Collected data entries:
◆ ◆ ◆ ◆ ◆
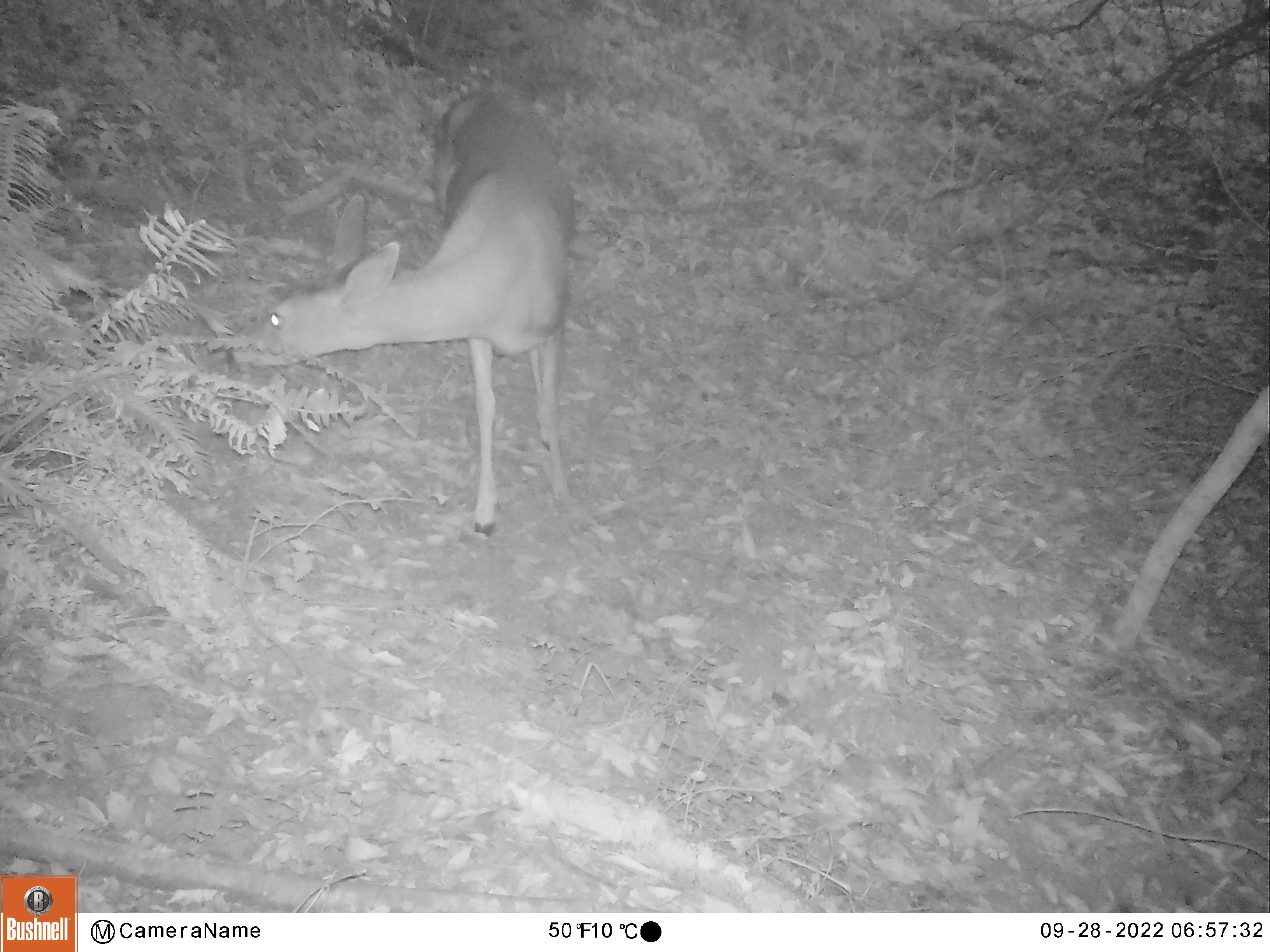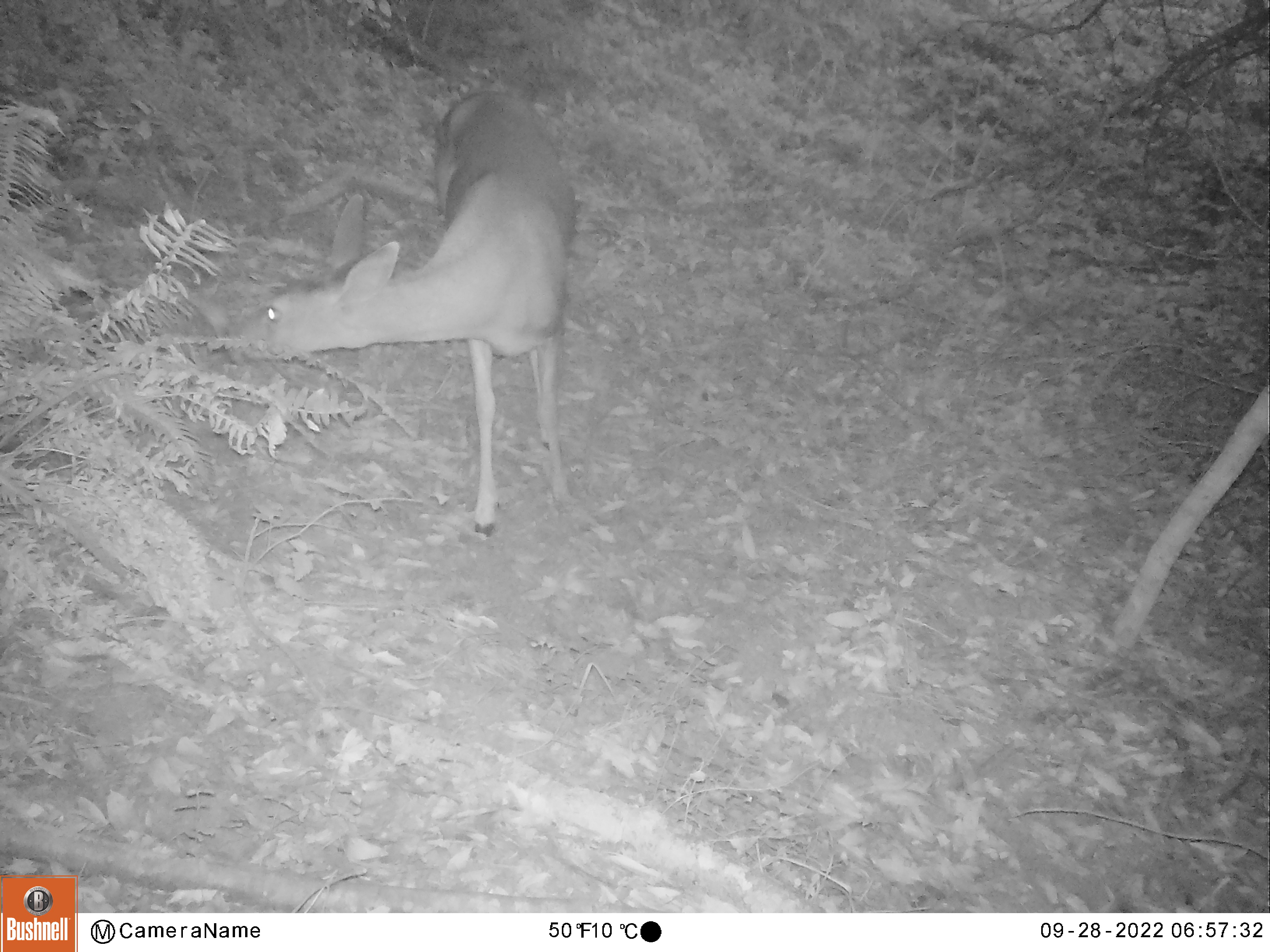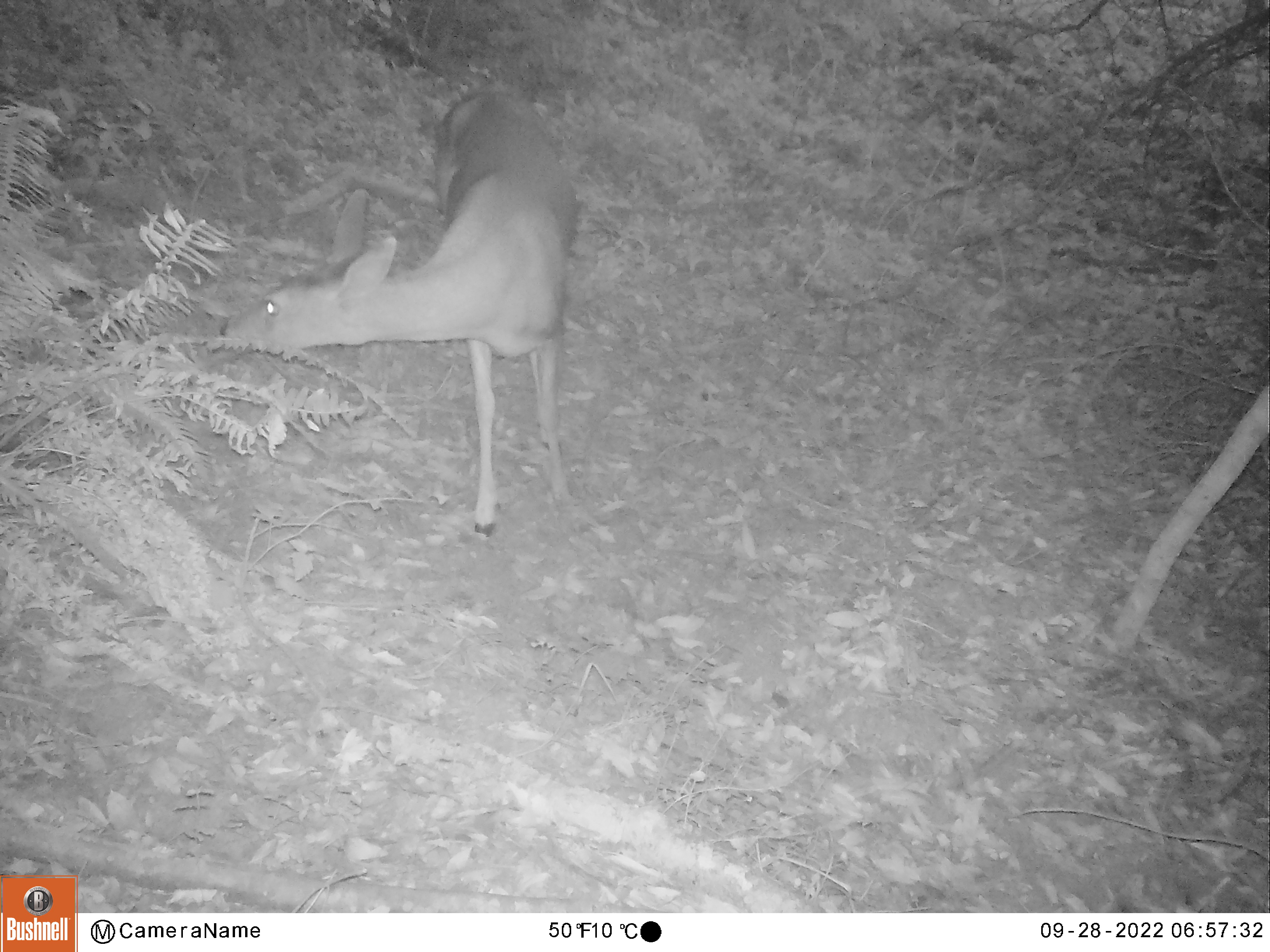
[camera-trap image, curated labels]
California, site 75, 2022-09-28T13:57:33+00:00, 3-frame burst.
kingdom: Animalia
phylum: Chordata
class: Mammalia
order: Artiodactyla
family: Cervidae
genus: Odocoileus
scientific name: Odocoileus hemionus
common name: mule deer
Mule deer (Odocoileus hemionus).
◆ ◆ ◆ ◆ ◆
Task brief:
Word for word, restate all of the entries above and leave each picture out.

Response to the task:
[camera-trap image, curated labels]
California, site 75, 2022-09-28T13:57:33+00:00, 3-frame burst.
kingdom: Animalia
phylum: Chordata
class: Mammalia
order: Artiodactyla
family: Cervidae
genus: Odocoileus
scientific name: Odocoileus hemionus
common name: mule deer
Mule deer (Odocoileus hemionus).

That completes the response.